Bran
With every passing day, Bran had watched Meera grow weaker and weaker, dragging him on the sled, and somehow managing to stay on her feet. Near the end of their trek, Meera had been stopping to rest every few hours; she would pull the sled to some semblance of shelter under a cluster of trees, or the lee of some boulder, and then Bran would unwrap the furs that covered him and she would curl up beside him as he tucked the furs around them both. They would sleep like this until Meera woke and she would get up and doggedly continue their journey. They barely spoke to each other at all, Bran was certain that if he opened his mouth to speak about the things that had befallen them, he would break into a thousand pieces, and he got the sense that Meera felt the same way. She had been irrevocably changed when Jojen was killed, then she had begun to find a new normal during their time in the cave of the Three-Eyed-Raven; but everything that had happened during their escape and since than, had driven her back into her shell. Even though she had not said so, Bran knew that Meera blamed herself for Hodor's death, and he could understand how she might see it that way, but he knew the truth, he new everything. Just thinking about Hodor was enough to cause Bran physical pain, he kept seeing the young Hodor, a boy called Willis, writhing on the ground shouting the phrase that had spelled his doom long before it happened. 'Hold the door, hold the door, hold door, hold door, hodor, hodor, hodor' The words rang in Bran's mind sounding to him like nails in a coffin. He had lived the final moments of Hodor's physical life and his life as Willis simultaneously, and It was as if the gods had been playing a cruel trick on Willis from the moment he was born; his fate set in stone and Bran hated himself for his own part in it. There were, in fact, a great many things that Bran hated himself for, and there were things that weighed on him so heavy that he felt he might be crushed with the knowledge that now burdened him. He could not bring himself to speak to Meera about any of it however, some of which he knew he couldn't, but mostly he didn't know how to tell her what he wanted to say. He suspected that Meera had many things that she wanted to say to him, but it seemed that she felt much the same way as Bran himself did, for neither of them spoke more than a few terse words ever since their encounter with his Uncle Benjen.

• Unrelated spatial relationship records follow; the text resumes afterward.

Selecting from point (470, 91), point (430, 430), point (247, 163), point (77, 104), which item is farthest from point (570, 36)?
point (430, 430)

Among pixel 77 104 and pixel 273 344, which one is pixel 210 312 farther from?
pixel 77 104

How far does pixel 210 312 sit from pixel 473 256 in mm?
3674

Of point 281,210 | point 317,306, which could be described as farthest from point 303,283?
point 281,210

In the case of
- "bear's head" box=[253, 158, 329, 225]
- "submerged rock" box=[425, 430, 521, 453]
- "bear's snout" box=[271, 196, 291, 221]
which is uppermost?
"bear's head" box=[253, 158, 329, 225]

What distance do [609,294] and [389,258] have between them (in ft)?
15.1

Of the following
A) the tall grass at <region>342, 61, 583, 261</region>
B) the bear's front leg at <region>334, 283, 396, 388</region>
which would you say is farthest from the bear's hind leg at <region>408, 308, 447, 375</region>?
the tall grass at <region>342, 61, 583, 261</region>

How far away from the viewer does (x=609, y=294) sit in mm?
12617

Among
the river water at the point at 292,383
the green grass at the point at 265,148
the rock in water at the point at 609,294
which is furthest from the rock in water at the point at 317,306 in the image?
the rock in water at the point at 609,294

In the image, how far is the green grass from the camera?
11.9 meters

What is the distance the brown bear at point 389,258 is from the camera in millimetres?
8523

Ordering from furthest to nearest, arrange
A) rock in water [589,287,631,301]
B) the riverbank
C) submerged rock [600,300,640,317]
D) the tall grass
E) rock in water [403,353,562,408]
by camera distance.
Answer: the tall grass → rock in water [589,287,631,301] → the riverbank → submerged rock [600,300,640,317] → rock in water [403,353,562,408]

Meera was nearly to the point of collapse when they finally reached the wall, and Bran thanked every god in existence that they had made it to safety before her strength gave out. The brothers of the Night's Watch didn't quite know what to make of them, and neither Bran nor Meera could decide how much information they should divulge. They had been welcomed warmly enough, but they had also been questioned, If Sam had told Jon about meeting them, it was clear that no one else had been informed that the young, crippled Lord of Winterfell was wandering the lands beyond the wall. Once they had managed to satisfy the Men's queries, they were fed and given a room to stay in with promises to escort them to Winterfell as soon as possible. Once they were alone, they sat on one of the two beds in the room facing each other. Meera seemed to be waiting for him to say something, but he avoided her gaze and instead focused on positioning himself on the bed. He shifted himself back to sit against the wall and began to pull his useless legs up onto the bed. Impatiently, Meera reached out to help him.

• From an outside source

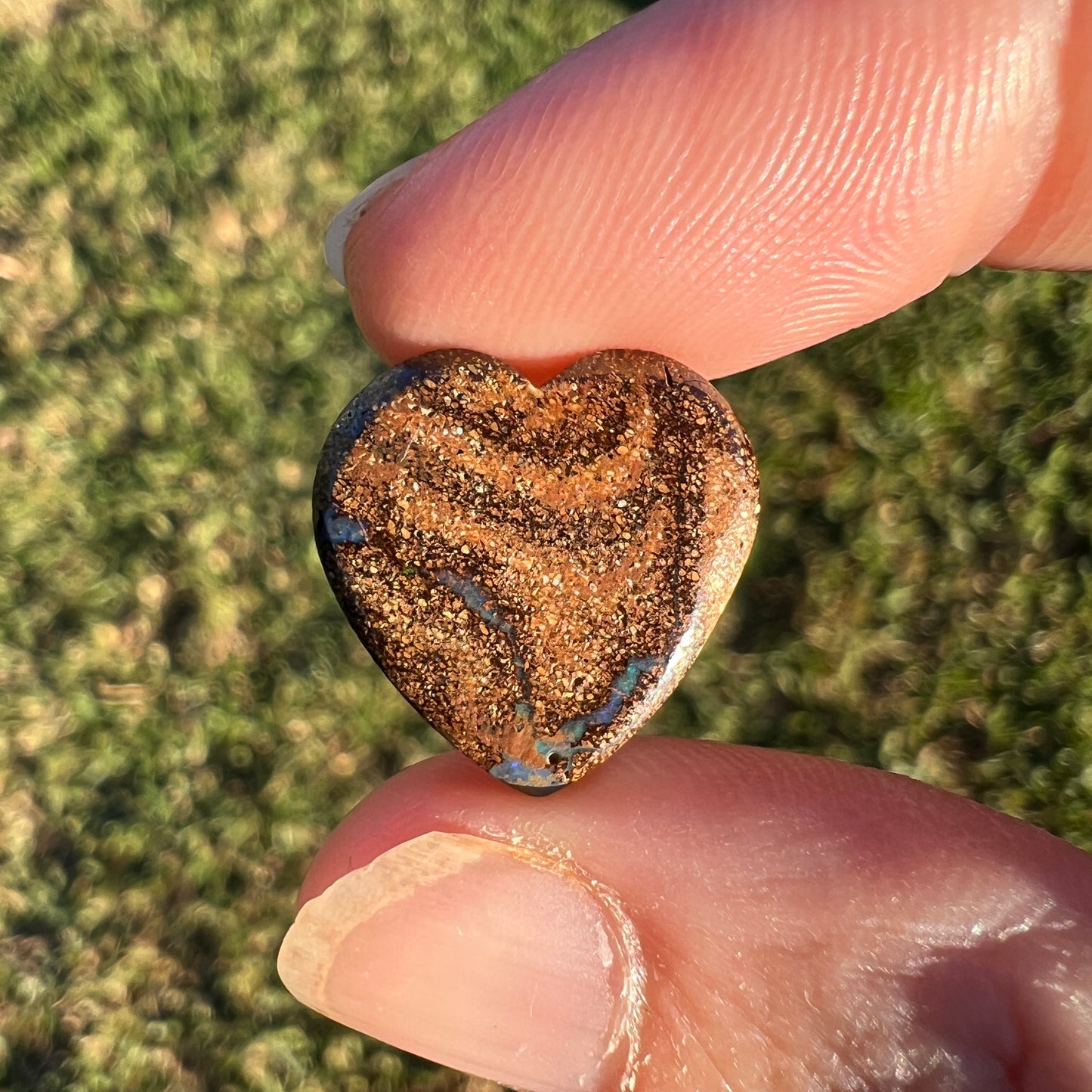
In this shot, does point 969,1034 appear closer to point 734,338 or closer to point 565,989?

"Don't!" He snapped "I can do it myself."
"I know you can." She said, ignoring his protests and helping him anyways. "But I also know that you're stalling, you have to talk to me eventually. You can't just shut me out."
"What do you want me to say?" He could feel tears threatening to fall, as the weight of everything that had befallen them since Theon's attack on Winterfell suddenly overwhelmed him. Staring down at his hands clasped in his lap he composed himself and continued. "I don't even know where to begin."

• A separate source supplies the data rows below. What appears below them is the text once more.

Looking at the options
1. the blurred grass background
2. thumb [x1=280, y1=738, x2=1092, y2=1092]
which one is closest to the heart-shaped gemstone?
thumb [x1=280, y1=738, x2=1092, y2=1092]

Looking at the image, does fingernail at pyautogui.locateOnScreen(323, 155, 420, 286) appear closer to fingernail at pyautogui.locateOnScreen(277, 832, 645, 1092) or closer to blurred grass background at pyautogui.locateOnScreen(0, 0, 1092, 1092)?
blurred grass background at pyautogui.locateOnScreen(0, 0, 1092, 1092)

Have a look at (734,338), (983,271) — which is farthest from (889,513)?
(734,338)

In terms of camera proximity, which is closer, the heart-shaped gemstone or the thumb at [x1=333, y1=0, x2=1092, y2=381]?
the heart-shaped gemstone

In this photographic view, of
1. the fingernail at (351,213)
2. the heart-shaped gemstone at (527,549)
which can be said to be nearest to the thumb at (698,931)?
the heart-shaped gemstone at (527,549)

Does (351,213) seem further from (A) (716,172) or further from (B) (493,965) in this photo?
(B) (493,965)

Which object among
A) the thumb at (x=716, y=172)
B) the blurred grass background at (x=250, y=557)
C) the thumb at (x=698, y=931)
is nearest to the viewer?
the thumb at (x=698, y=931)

"It doesn't matter where you start, I just want to know why you look as though you're carrying the weight of the world on your shoulders." She reached out and took his hand, and lifted his chin to make him look at her; she gazed at him with tears in her eyes, as if her heart was breaking for him and all that had befallen them,
"Because I am." He said in a voice that was barely a whisper. And all at once, his inhibitions were torn away and without warning, the tears began to fall so hard and fast down his cheeks that he thought they would never stop. The last time he had allowed himself to cry was when they had found Maester Luwin's broken body as they escaped Winterfell, and he had been holding back his emotions ever since. He had never seen Meera cry, even when Jojen had been brutally murdered by the wights, but as she crawled up next to him and they wrapped their arms around each other, every pent up emotion and every bottled up tear; came rushing out of them both in waves of grief and sorrow that could no longer be contained.